GIVEN DATA:
=== Section Start ===
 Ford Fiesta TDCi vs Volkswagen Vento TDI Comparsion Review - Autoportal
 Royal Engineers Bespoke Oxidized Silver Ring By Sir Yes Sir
=== Section End ===
=== Section Start ===
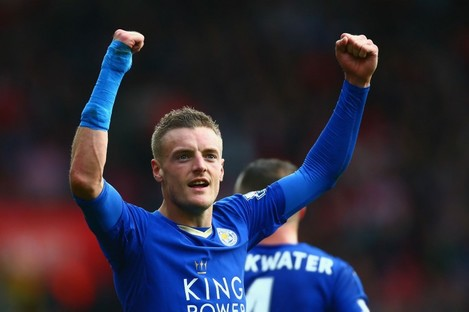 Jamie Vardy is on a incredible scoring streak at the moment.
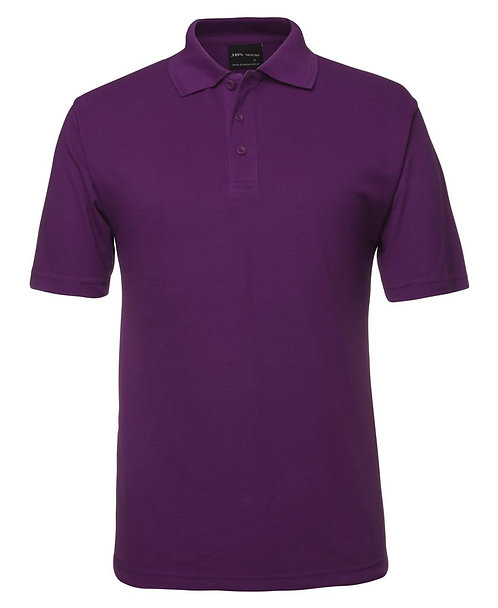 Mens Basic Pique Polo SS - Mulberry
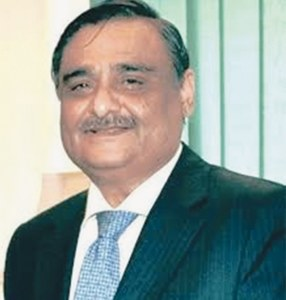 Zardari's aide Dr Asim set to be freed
=== Section End ===
WORK TO BE COMPLETED:
Would you set down only the lines above from the line with "Mens Basic Pique Polo SS - Mulberry" to the line with "Zardari's aide Dr Asim set to be freed", both included, exactly as they stand and without the pictures?

RESULT FOR THIS EXERCISE:
 Mens Basic Pique Polo SS - Mulberry
 Zardari's aide Dr Asim set to be freed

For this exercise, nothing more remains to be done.